Saved entries
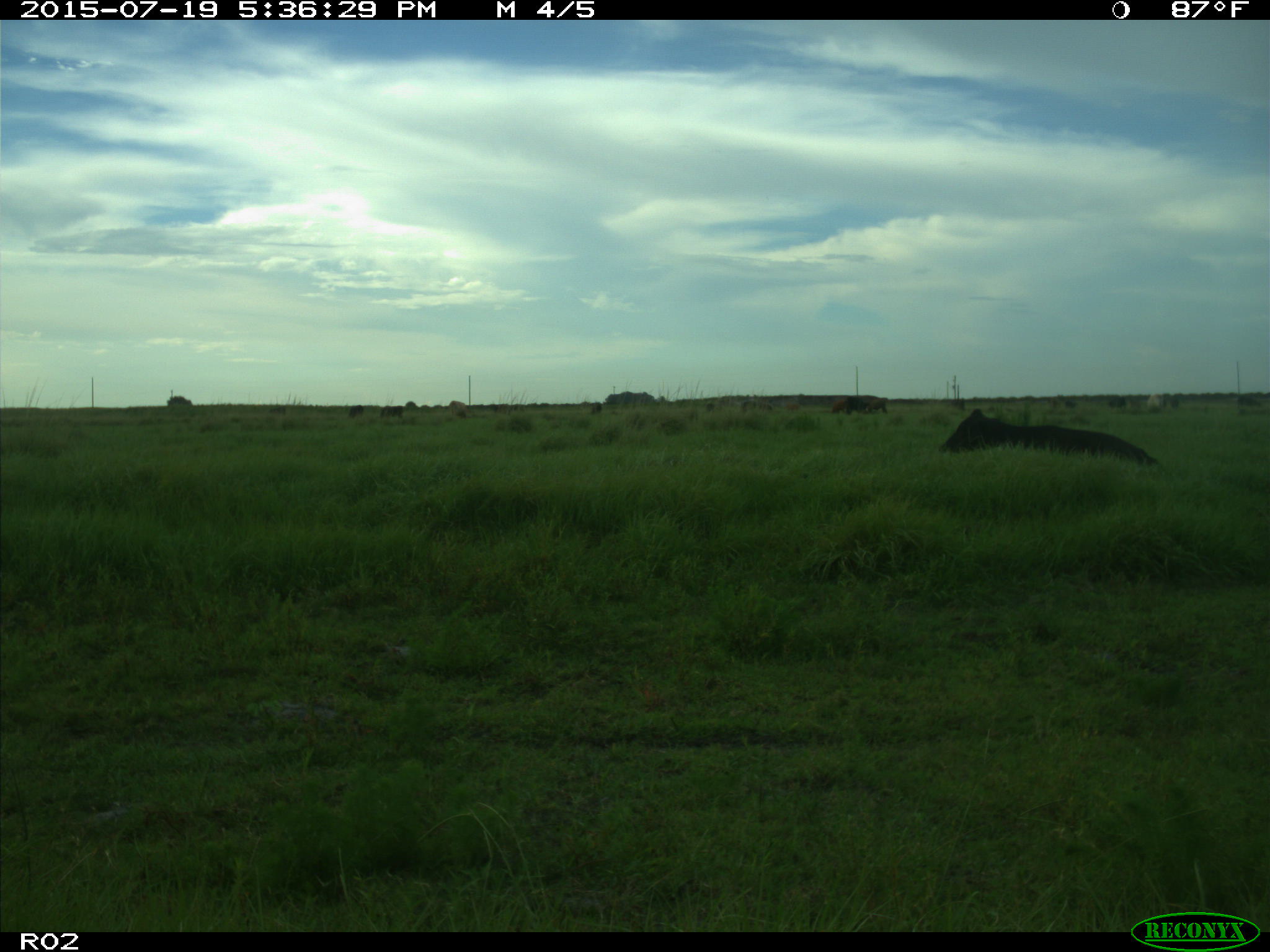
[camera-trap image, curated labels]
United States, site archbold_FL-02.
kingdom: Animalia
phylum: Chordata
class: Mammalia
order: Artiodactyla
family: Bovidae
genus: Bos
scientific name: Bos taurus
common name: domestic cow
Bos taurus (domestic cow).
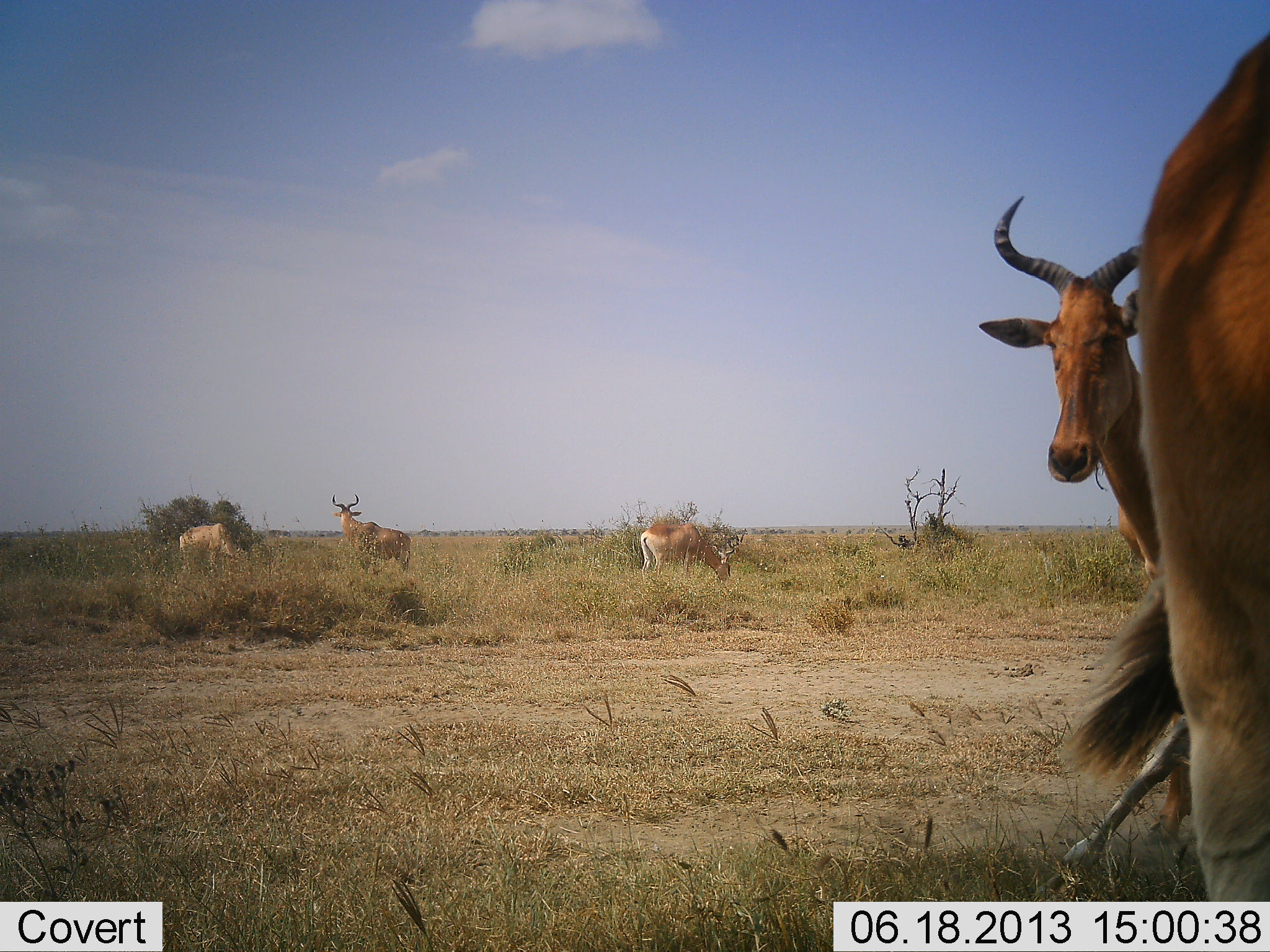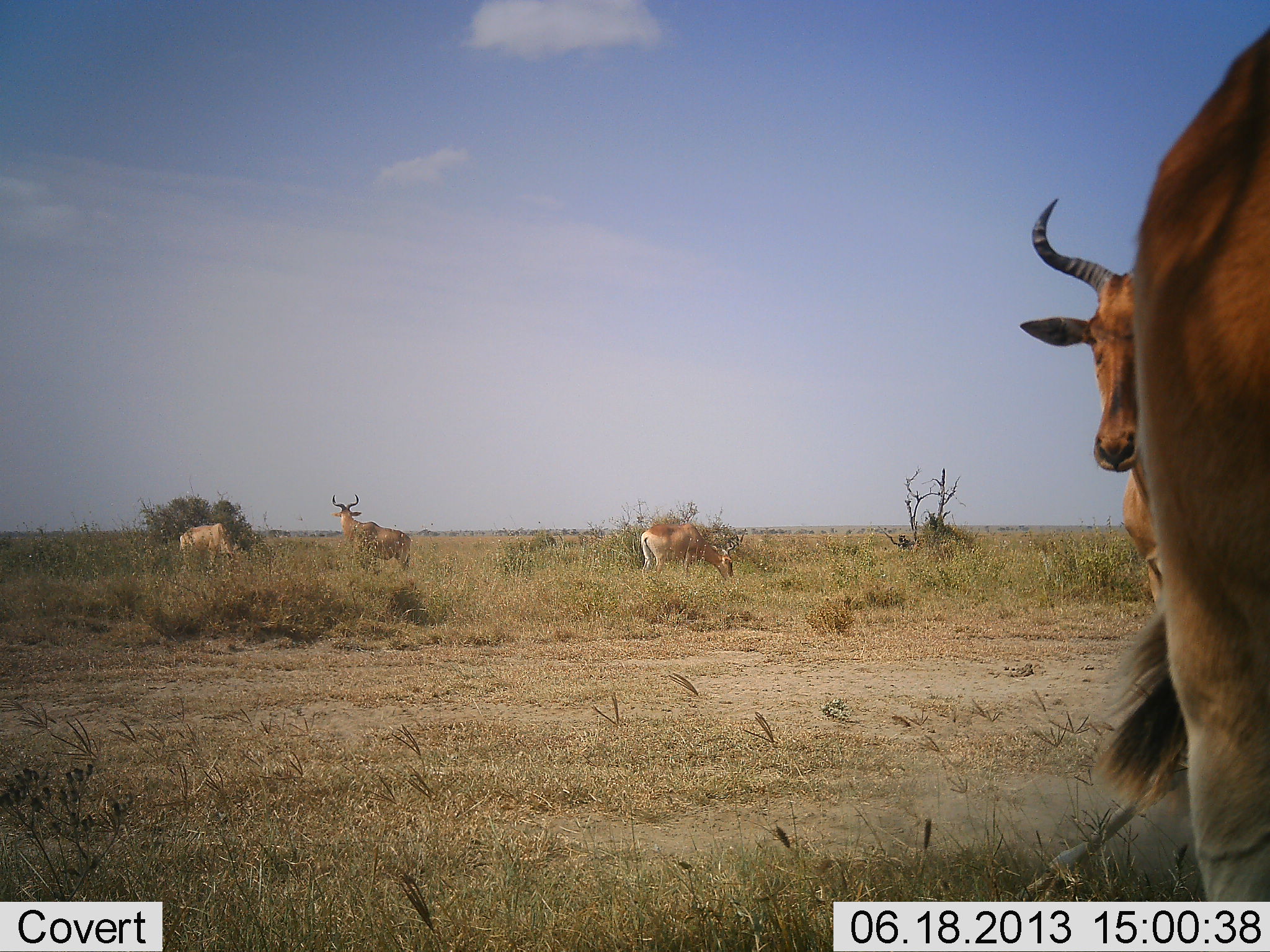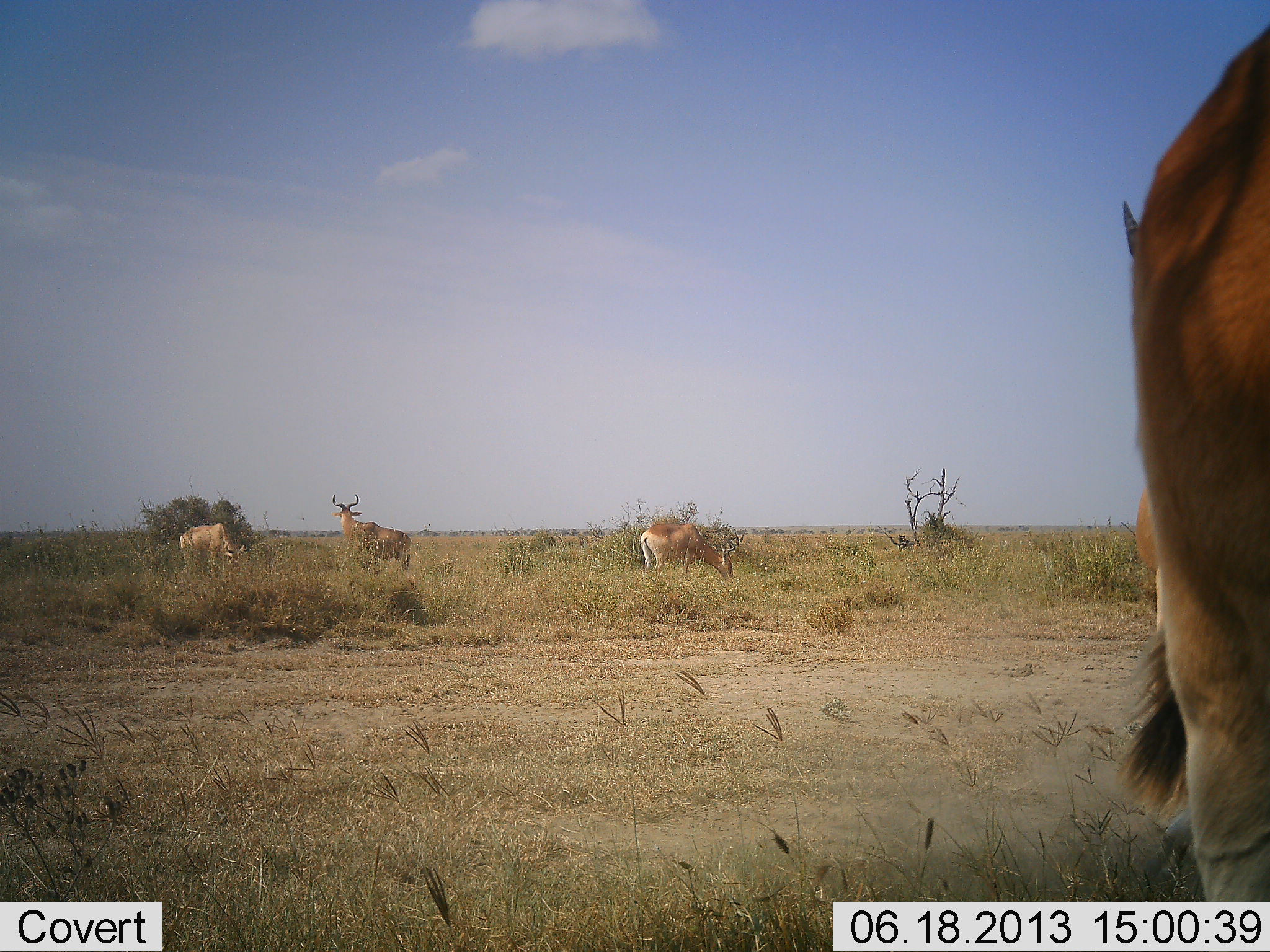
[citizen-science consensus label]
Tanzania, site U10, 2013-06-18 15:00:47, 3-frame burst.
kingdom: Animalia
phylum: Chordata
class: Mammalia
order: Artiodactyla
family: Bovidae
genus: Alcelaphus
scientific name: Alcelaphus buselaphus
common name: hartebeest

Required work:
From the line holding "common name: domestic cow" to the final line of the data above, give each line again exactly, both ends included, and drop the pictures.

The answer:
common name: domestic cow
Bos taurus (domestic cow).
[citizen-science consensus label]
Tanzania, site U10, 2013-06-18 15:00:47, 3-frame burst.
kingdom: Animalia
phylum: Chordata
class: Mammalia
order: Artiodactyla
family: Bovidae
genus: Alcelaphus
scientific name: Alcelaphus buselaphus
common name: hartebeest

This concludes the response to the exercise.